Predicting Well-being Disparities Across Socio-Economic Groups and in Relation to Climate and Environmental Risk
Group Members:
Armande Aboudrar-Méda, Henry Baker, Giorgio Coppola, Lino Hans Julian Zurmuehl
Title: Predicting Well-being Disparities Across Socio-Economic Groups and in Relation to Climate and Environmental Risk
This project aims to build a multi-class classification model that predicts self-perceived health status (sphus, five levels) for EU residents aged 50+, using socioeconomic, health, demographic, and environmental features.
Individuals from lower socioeconomic status (SES) backgrounds often live and work in areas with poorer environmental conditions—higher pollution, inadequate housing, and limited access to clean water and air—due to historical, economic, and social factors. Exposure to environmental hazards (e.g., air pollution, extreme temperatures) compounds other SES vulnerabilities (limited healthcare access, poor nutrition, economic stress), leading to higher rates of respiratory, cardiovascular, and stress-related illnesses.
- Each row in the dataset represents one individual respondent: an EU resident aged 50+.
- Label: Self-perceived health status (
sphus), a categorical variable with five levels. - Problem Type: Multi-class classification.
- Presence of chronic diseases (e.g., heart disease, diabetes, respiratory diseases)

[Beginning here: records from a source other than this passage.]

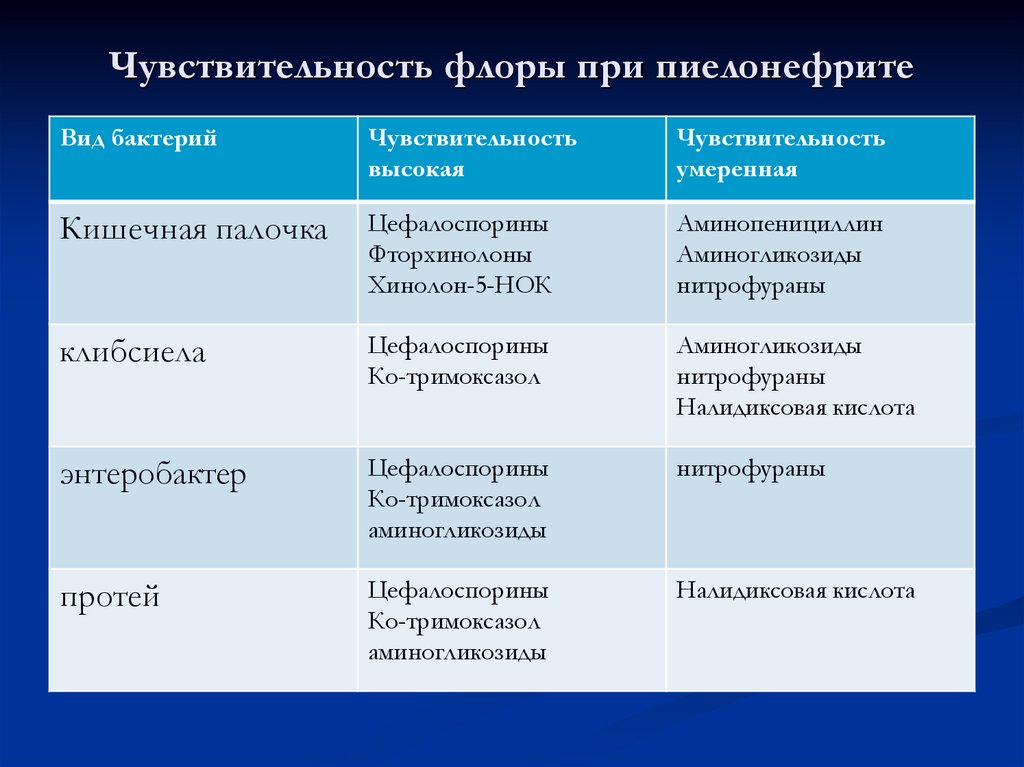 Чувствительность флоры при пиелонефрите

| Вид бактерий | Чувствительность высокая | Чувствительность умеренная |
|---|---|---|
| Кишечная палочка | Цефалоспорины Фторхинолоны Хинолон-5-НОК | Аминопенициллин Аминогликозиды нитрофураны |
| клибсиела | Цефалоспорины Ко-тримоксазол | Аминогликозиды нитрофураны Налидиксовая кислота |
| энтеробактер | Цефалоспорины Ко-тримоксазол аминогликозиды | нитрофураны |
| протей | Цефалоспорины Ко-тримоксазол аминогликозиды | Налидиксовая кислота |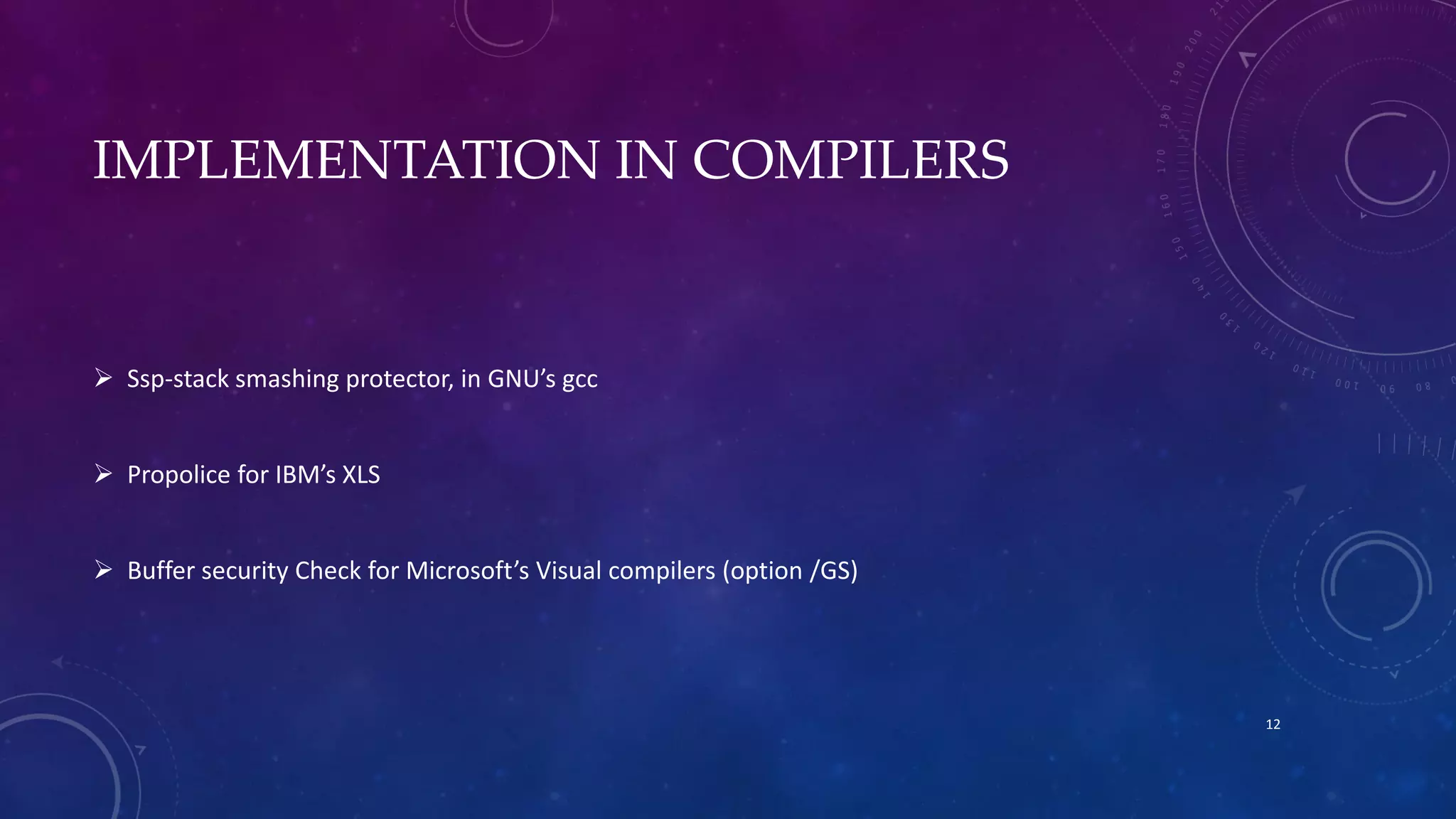 IMPLEMENTATION IN COMPILERS

➢ Ssp-stack smashing protector, in GNU's gcc

➢ Propolice for IBM's XLS

➢ Buffer security Check for Microsoft's Visual compilers (option /GS)

12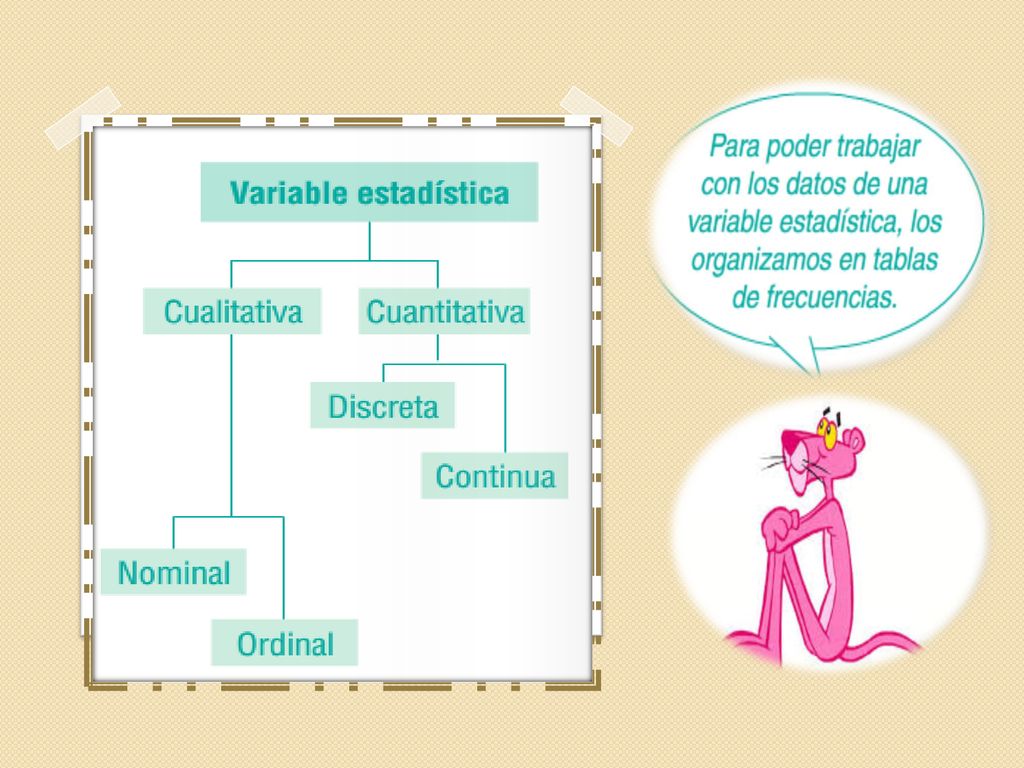 Variable estadística

Cualitativa

Cuantitativa

Discreta

Continua

Nominal

Ordinal

Para poder trabajar con los datos de una variable estadística, los organizamos en tablas de frecuencias.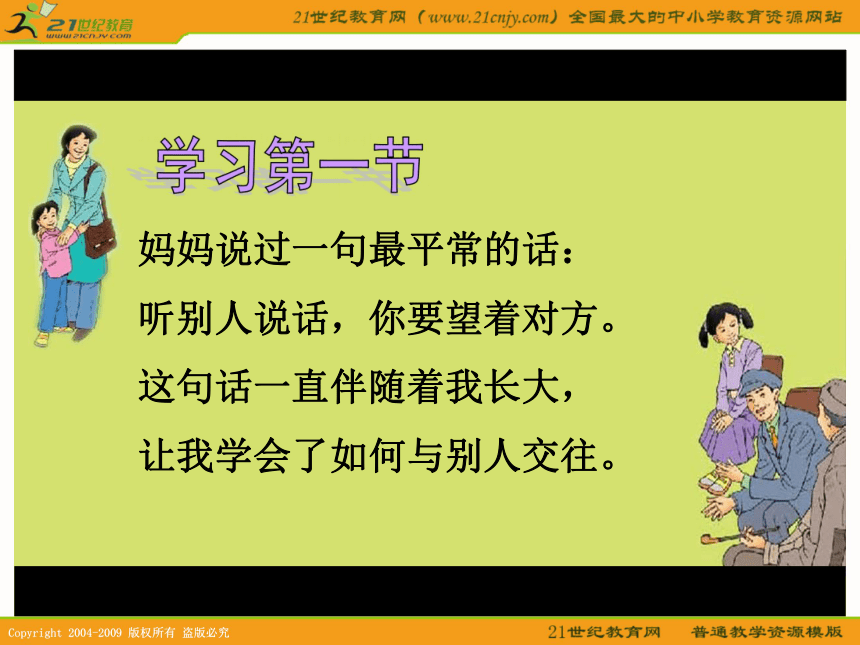 21世纪教育
www.21cnjy.com

21世纪教育网（www.21cnjy.com）全国最大的中小学教育资源网站

学习第一节

妈妈说过一句最平常的话：

听别人说话，你要望着对方。

这句话一直伴随着我长大，

让我学会了如何与别人交往。

Copyright 2004-2009 版权所有 盗版必究

21世纪教育网 普通教学资源模版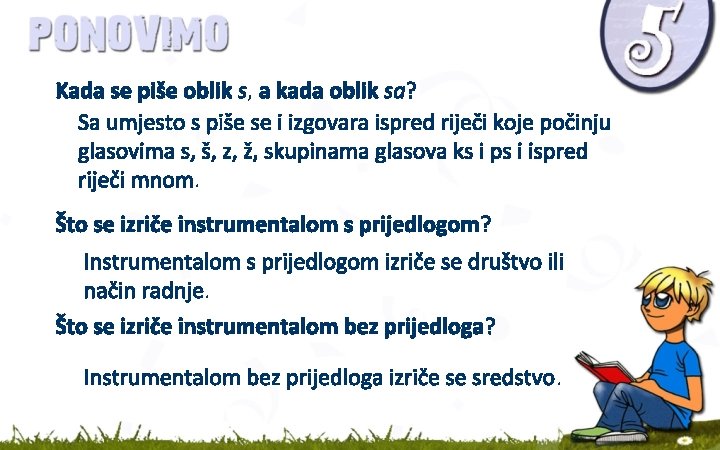 PONOVIMO

5

Kada se piše oblik s, a kada oblik sa?

Sa umjesto s piše se i izgovara ispred riječi koje počinju glasovima s, š, z, ž, skupinama glasova ks i ps i ispred riječi mnom.

Što se izriče instrumentalom s prijedlogom?

Instrumentalom s prijedlogom izriče se društvo ili način radnje.

Što se izriče instrumentalom bez prijedloga?

Instrumentalom bez prijedloga izriče se sredstvo.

- Mental health indicators (e.g., depression scores)
- Illness and health conditions related to environmental exposure (
Ill_any_env_related_issue[1/2/3]):- Angina or heart attack
- Stroke
- Asthma
- Other respiratory problems
- Migraines
- Emotional distress
- Fatigue
- Infectious diseases
- Allergies
- Regional pollutant concentrations (e.g., PM2.5, NO₂)
- Exposure to extreme temperatures and radiation
- Cumulative environmental hazard indices
- Food event data
- Household net worth
- Household income (current and average)
- Education level (ISCED classification)
- Housing quality
- Location of dwelling (city, suburb, town, rural)
- Work conditions
- Age, gender, and other standard demographics
Predictions can inform public health and environmental justice policies by:
- Identifying vulnerable groups most at risk from poor environmental quality
- Guiding targeted interventions and resource allocation
- Advocating for improved environmental conditions in disadvantaged areas
- Shaping strategies to mitigate environmental health impacts among older adults
To understand the impact of environmental factors on well-being inequalities:
- Baseline Model (SES + Health + Demographics): Captures relationships between socioeconomic factors, health behaviors, and outcomes.
- Full Model (Baseline + Environmental Variables): Adds pollution levels, temperature extremes, and hazard indices to gauge improvement in predictive accuracy.
By comparing both models, we can quantify the added value of environmental features and support evidence-based policy recommendations that incorporate environmental risk reduction into efforts to close health-inequality gaps.
This repository contains all data preprocessing scripts, exploratory analyses, model implementations, and evaluation results corresponding to the above project plan.